The event of the 16th Street Church Bombing inspired many people towards the Civil Rights Movement, including the folk singer and songwriter, Richard Fariña, who wrote the song “Birmingham Sunday” about the event.1 Using haunting lyrics that included the full names of each girl who was killed, set to a traditional Scottish ballad, he was able to create a protest ballad that inspired mourners and justice.2 Fariña uses lyrics such as “cowardly” to describe the attackers, symbolizing and targeting the moral failings alongside the racist act.2 He also structures the song to reach both black and white audiences, using themes of mourning and giving humanity to each of the girls killed to persuade the audience that this was a tragedy of lives cut short. At the same time, he uses words such as “freedom” and language to symbolize the black church to draw in an audience of black people and Civil Rights activists.2

The song was popularized by Fariña’s sister in law and contemporary, Joan Beaz.
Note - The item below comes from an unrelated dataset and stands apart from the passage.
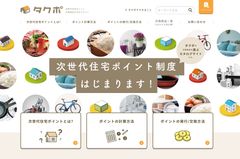 “次世代住宅ポイント”交換商品カタログサイト『タクポ』7/12(金)オープン！＝豊富な商品と取得ポイントの簡単計算など便利なコンテンツで総合サポート＝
Both artists were heavily involved in the Civil Rights Movement, with Baez personally marching hand-in-hand with Martin Luther King Jr. and Bob Dylan singing “We Shall Overcome.”2 Baez added complexity to the song Fariña wrote, with her haunting soprano vocals and popularizing it as the quiet protest song it grew to be.2 Baez’s popularization of the song inspired the persecution of one of the bombers in 1977, even though his fellow Klan members were not persecuted until the early 2000’s.2

The song “Birmingham Sunday” still holds a legacy today. Rhiannon Giddens, a famous bluegrass singer who thrives in reclaiming and exploring historical African American songs, recorded a cover of the song in 2017. She covered and revised the song on her album, Freedom Highway, an album inspired by the decades of protest music and social justice movements.2 Giddens’s recording of the album served a purpose in terms of protest music as well, bringing the events of the song into the public consciousness during the #SayHerName era of protest and black politics. In this more modern interpretation of it, the song serves to draw attention to how black women have often been omitted from narratives of racial narratives, and should have their names memorialized like the girls in this song, who went on to shape something they didn’t even know they did. We are unaware of the names of the girls – Addie Mae Collins, Denise McNair, Cynthia Wesley, and Carol Robertson – even though they shaped the way to the Civil Rights Act posthumously.

These three versions of the same song show how protest song can be widespread and adapted to different causes, and how different artists can interpret it in ways that make sense to their audiences and causes.